Can you set down, word for word, the section of the astrology reading text starting at "Hoda went on" and ending at "learning and traveling."?

## Text provided
··········
Hoda knew that I'd had an accident of some kind in December. I told her that, yes, indeed, I'd had a concussion. She said an accident was bound to happen at that time. The push-pull was bound to manifest itself in some way then. That gave me goose bumps!

Hoda went on to tell me that while my sun sign is in Pisces, my rising sign is in Virgo. Virgo is the direct opposite of Pisces and shares very few traits in common. So this creates push-pull, but also the potential of great balance. The two signs alone are generally weaker, but produce a very strong sign combination together. Pisces is romantic, imaginative, idealistic while Virgo is analytical, pragmatic, down to earth and practical. This gives the ability to take the imagined and create and apply it in the real world. In addition to this, Hoda told me my Pisces sign falls under the house of Libra - bringing a balance and a pension for art, love and beauty. My moon sign is in Sagitarius, which is where I get my philosophical, intellectual side, a quick mind and pace of life that is hard for others to keep up with sometimes, and my love of learning and traveling.
··········
(Dataset entries)
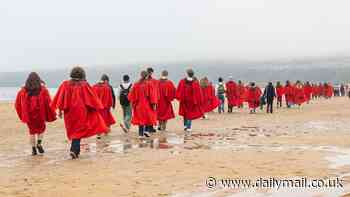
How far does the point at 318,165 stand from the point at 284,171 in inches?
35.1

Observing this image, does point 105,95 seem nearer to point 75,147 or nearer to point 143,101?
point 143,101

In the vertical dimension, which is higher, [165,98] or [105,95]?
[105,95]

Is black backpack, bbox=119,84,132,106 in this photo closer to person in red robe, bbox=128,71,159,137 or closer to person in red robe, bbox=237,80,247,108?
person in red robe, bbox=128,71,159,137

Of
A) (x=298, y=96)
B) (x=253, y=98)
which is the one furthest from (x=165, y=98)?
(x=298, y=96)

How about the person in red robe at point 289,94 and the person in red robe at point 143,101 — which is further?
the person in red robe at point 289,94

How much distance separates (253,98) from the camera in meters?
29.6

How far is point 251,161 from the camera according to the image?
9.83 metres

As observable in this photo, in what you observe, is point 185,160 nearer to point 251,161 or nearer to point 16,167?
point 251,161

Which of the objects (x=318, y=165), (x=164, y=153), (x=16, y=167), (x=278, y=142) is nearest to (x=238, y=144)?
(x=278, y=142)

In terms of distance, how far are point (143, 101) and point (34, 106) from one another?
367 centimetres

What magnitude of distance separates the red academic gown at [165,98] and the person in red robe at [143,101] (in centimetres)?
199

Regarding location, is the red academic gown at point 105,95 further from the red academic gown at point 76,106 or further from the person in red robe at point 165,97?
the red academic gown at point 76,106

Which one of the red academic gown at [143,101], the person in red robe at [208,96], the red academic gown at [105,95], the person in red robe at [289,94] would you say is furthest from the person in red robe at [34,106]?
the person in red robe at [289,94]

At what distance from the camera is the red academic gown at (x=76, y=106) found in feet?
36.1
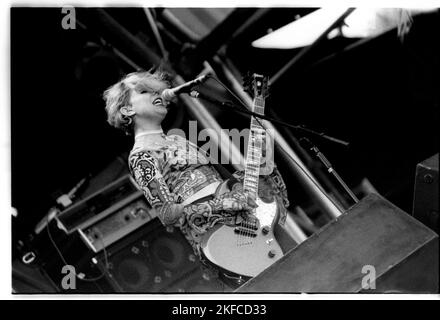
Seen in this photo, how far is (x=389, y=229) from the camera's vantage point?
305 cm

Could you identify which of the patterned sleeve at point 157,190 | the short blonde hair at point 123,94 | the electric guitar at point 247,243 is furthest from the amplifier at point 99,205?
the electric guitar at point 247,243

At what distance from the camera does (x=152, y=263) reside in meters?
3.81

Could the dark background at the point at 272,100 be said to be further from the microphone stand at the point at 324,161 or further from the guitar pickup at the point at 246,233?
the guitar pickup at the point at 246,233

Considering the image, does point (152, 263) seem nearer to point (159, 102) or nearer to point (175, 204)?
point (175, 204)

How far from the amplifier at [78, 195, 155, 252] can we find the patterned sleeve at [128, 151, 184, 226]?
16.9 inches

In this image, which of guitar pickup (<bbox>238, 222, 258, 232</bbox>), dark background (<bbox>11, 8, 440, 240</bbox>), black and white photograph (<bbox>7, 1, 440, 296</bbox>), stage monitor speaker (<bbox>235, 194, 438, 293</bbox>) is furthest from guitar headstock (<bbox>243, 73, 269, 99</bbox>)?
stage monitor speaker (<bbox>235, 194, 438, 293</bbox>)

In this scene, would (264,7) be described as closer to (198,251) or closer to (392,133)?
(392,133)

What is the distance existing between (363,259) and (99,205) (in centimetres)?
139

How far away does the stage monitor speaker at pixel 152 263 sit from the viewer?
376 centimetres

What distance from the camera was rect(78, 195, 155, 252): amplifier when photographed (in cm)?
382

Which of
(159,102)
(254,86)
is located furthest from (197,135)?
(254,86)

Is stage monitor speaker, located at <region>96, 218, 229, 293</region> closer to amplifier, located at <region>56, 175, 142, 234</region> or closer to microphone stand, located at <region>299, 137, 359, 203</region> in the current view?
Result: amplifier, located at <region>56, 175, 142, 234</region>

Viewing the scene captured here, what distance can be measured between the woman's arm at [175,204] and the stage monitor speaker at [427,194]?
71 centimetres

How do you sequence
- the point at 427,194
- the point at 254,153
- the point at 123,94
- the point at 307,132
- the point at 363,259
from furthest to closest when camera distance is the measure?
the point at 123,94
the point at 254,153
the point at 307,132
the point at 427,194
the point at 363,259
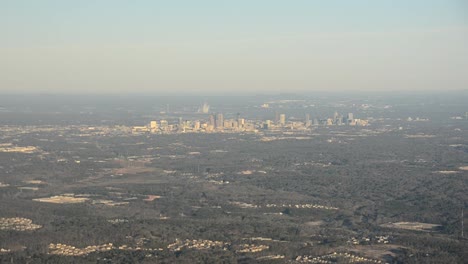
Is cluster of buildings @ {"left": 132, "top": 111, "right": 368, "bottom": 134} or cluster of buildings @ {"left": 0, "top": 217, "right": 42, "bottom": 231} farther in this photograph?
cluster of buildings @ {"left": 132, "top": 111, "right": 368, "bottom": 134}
··········
## Final result
Hoda went on to tell me that while my sun sign is in Pisces, my rising sign is in Virgo. Virgo is the direct opposite of Pisces and shares very few traits in common. So this creates push-pull, but also the potential of great balance. The two signs alone are generally weaker, but produce a very strong sign combination together. Pisces is romantic, imaginative, idealistic while Virgo is analytical, pragmatic, down to earth and practical. This gives the ability to take the imagined and create and apply it in the real world. In addition to this, Hoda told me my Pisces sign falls under the house of Libra - bringing a balance and a pension for art, love and beauty. My moon sign is in Sagitarius, which is where I get my philosophical, intellectual side, a quick mind and pace of life that is hard for others to keep up with sometimes, and my love of learning and traveling.